:: Input ::
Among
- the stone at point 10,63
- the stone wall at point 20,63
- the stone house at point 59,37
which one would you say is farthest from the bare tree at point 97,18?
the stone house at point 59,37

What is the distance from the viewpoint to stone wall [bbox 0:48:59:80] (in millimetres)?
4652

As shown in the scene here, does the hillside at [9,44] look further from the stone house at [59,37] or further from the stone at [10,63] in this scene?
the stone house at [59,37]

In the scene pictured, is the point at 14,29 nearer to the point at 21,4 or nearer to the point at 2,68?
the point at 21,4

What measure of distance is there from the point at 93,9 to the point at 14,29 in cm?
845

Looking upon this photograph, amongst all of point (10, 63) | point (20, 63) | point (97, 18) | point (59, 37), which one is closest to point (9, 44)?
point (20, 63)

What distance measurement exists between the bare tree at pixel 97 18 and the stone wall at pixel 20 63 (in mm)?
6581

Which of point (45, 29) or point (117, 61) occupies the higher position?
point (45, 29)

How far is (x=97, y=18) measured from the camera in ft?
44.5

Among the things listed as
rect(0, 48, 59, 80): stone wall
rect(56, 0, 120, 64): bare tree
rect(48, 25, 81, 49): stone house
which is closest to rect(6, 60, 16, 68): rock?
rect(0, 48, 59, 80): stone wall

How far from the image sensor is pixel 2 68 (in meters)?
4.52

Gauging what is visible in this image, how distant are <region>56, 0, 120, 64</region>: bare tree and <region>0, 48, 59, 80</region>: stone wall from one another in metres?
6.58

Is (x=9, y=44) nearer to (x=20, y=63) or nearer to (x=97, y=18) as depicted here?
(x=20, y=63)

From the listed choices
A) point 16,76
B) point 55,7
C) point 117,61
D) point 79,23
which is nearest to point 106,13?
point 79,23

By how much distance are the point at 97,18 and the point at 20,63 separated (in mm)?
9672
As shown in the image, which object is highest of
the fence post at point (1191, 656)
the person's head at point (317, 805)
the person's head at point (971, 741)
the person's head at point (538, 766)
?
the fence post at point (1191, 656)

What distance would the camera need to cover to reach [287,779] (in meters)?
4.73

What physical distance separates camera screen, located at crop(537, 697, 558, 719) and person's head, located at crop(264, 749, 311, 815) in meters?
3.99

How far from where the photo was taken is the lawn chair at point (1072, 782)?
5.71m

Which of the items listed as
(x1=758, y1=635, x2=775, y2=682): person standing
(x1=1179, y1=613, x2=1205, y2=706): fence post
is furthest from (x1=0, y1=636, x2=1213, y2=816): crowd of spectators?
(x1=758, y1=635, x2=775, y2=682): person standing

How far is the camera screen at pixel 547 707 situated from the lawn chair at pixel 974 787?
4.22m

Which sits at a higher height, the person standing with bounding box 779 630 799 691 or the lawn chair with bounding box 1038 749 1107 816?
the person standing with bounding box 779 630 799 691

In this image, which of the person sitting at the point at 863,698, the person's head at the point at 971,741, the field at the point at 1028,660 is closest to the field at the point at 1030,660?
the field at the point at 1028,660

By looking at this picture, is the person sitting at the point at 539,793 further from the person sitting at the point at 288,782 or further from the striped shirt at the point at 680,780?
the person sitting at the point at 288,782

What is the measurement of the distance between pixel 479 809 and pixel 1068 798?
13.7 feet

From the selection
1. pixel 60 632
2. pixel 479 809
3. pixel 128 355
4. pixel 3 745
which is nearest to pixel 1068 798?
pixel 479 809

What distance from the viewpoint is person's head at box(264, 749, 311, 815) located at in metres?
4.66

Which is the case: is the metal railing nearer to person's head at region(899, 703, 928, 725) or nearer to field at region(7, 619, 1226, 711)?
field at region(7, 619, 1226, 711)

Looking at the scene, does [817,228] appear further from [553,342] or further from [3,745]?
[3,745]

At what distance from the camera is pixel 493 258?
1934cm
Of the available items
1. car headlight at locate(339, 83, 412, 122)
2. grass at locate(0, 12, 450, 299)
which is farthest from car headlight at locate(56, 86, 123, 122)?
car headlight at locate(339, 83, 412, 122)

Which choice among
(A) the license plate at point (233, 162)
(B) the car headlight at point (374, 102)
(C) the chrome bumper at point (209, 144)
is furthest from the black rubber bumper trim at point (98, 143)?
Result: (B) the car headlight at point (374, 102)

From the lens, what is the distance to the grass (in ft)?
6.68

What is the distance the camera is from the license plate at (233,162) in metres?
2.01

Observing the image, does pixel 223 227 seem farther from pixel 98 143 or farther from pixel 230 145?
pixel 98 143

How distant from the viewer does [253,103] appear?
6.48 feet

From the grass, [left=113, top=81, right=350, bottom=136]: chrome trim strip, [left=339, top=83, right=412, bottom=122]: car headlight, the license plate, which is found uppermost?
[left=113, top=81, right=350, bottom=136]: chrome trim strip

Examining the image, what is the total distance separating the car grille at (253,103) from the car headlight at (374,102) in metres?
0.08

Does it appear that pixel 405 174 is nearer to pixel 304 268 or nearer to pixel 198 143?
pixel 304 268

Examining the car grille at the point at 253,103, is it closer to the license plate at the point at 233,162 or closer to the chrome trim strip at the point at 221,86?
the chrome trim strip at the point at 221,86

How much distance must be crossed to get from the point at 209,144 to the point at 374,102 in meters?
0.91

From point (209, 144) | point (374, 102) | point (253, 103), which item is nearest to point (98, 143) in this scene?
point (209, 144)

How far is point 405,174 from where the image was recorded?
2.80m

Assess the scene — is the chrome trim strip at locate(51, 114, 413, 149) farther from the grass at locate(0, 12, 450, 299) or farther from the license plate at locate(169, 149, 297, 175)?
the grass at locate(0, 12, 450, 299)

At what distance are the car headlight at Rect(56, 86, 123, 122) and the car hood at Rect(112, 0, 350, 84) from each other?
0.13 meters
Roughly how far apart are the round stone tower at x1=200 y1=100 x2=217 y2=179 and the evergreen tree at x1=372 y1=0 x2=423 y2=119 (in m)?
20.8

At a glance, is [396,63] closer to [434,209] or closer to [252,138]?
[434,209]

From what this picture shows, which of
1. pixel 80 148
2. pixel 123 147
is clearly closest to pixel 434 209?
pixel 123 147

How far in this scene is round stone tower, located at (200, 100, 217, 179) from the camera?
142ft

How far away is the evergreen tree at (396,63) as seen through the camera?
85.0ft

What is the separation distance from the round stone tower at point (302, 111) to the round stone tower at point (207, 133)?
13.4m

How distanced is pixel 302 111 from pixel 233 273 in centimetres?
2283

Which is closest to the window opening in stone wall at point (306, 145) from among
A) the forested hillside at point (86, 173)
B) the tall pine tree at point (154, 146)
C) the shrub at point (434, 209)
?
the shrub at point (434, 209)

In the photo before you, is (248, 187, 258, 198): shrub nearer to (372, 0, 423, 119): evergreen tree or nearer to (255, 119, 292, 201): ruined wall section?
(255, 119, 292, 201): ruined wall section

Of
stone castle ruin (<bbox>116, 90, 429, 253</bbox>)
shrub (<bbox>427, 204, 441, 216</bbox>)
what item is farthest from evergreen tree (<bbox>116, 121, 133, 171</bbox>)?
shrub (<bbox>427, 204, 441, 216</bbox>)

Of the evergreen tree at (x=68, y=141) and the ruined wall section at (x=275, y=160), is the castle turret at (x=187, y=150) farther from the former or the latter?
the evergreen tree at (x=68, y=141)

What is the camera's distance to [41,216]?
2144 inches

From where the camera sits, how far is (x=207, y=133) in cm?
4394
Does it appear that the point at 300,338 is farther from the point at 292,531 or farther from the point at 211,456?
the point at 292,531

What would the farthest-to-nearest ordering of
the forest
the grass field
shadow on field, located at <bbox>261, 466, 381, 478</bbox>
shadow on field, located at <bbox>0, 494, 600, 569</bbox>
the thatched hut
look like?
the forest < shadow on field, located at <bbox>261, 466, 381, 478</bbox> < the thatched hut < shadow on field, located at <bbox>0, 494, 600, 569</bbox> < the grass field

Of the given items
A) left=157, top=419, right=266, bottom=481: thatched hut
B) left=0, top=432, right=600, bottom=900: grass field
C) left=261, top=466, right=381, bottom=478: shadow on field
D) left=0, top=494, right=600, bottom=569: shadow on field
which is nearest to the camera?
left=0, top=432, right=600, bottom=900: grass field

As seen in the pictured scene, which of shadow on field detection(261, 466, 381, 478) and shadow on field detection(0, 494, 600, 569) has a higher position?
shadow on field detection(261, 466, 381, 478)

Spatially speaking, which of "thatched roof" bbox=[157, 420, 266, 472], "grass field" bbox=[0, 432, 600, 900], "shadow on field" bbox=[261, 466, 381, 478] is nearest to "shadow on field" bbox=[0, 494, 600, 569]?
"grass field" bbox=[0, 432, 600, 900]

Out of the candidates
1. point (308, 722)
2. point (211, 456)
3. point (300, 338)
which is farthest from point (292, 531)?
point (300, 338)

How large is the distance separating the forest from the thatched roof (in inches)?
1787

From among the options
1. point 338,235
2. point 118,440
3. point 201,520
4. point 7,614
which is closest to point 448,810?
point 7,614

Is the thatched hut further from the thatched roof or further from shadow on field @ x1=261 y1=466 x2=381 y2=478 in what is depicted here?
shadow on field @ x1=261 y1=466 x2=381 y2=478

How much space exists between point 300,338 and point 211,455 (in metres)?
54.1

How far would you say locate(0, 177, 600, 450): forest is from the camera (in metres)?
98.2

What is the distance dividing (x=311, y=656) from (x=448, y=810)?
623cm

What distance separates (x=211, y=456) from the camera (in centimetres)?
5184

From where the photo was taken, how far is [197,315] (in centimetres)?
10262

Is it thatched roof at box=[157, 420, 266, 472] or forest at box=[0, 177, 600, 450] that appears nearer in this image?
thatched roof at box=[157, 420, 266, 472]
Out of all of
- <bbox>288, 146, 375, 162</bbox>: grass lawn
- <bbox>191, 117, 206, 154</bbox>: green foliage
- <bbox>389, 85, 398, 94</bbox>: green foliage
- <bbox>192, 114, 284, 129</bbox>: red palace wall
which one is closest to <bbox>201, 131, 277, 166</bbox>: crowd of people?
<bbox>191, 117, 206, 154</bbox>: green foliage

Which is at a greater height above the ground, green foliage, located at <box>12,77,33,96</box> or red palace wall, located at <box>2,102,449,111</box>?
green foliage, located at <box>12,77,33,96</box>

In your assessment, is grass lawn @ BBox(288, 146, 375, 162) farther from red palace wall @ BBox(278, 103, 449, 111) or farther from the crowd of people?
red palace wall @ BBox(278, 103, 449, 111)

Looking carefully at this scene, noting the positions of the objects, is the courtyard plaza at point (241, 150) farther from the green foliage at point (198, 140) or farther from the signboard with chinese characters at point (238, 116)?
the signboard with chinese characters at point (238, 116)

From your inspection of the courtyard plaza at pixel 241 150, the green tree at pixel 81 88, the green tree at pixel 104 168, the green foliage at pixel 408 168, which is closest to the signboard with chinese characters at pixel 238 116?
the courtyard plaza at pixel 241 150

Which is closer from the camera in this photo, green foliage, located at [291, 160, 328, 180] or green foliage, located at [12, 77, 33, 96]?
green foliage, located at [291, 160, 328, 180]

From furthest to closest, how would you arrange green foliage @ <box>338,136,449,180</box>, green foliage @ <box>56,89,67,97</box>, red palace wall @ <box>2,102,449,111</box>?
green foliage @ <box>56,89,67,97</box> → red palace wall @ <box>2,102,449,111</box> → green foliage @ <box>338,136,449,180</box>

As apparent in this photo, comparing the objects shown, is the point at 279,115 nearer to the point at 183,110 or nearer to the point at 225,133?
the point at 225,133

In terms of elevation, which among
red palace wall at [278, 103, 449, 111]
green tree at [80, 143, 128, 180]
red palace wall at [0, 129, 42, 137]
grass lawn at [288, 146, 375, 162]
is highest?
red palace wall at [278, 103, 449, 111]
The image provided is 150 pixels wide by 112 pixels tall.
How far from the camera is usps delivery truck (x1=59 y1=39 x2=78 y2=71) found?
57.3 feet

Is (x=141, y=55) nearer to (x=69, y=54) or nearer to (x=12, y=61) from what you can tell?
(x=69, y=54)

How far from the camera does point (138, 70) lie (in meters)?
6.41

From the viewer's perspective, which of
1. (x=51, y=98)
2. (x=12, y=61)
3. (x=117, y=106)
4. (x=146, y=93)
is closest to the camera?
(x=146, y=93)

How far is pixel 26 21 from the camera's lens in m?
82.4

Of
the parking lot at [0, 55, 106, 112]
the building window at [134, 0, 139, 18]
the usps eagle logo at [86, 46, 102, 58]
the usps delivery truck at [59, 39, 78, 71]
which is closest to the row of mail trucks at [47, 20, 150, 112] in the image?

:: What this task involves ::
Can you quote exactly the lines from the one containing "Which is closer" through the last line of the records above, and nothing else?

:: Written answer ::
Which is closer from the camera in this photo, green foliage, located at [291, 160, 328, 180] or green foliage, located at [12, 77, 33, 96]?
green foliage, located at [291, 160, 328, 180]

From furthest to closest, how would you arrange green foliage @ <box>338,136,449,180</box>, green foliage @ <box>56,89,67,97</box>, red palace wall @ <box>2,102,449,111</box>?
green foliage @ <box>56,89,67,97</box> → red palace wall @ <box>2,102,449,111</box> → green foliage @ <box>338,136,449,180</box>

As apparent in this photo, comparing the objects shown, is the point at 279,115 nearer to the point at 183,110 or nearer to the point at 225,133?
the point at 225,133

In terms of elevation, which among
red palace wall at [278, 103, 449, 111]
green tree at [80, 143, 128, 180]
red palace wall at [0, 129, 42, 137]
grass lawn at [288, 146, 375, 162]
is highest?
red palace wall at [278, 103, 449, 111]
The image provided is 150 pixels wide by 112 pixels tall.
How far from the camera is usps delivery truck (x1=59 y1=39 x2=78 y2=71) found?
57.3 feet

Is (x=141, y=55) nearer to (x=69, y=54) or nearer to (x=12, y=61) from what you can tell?
(x=69, y=54)

How far from the camera does point (138, 70) lie (in meters)?
6.41

From the viewer's perspective, which of
1. (x=51, y=98)
2. (x=12, y=61)
3. (x=117, y=106)
4. (x=146, y=93)
is closest to the camera?
(x=146, y=93)

How far is pixel 26 21 from the camera's lens in m?
82.4

Of
the parking lot at [0, 55, 106, 112]
the building window at [134, 0, 139, 18]
the usps eagle logo at [86, 46, 102, 58]
the usps delivery truck at [59, 39, 78, 71]
which is closest to the row of mail trucks at [47, 20, 150, 112] in the image?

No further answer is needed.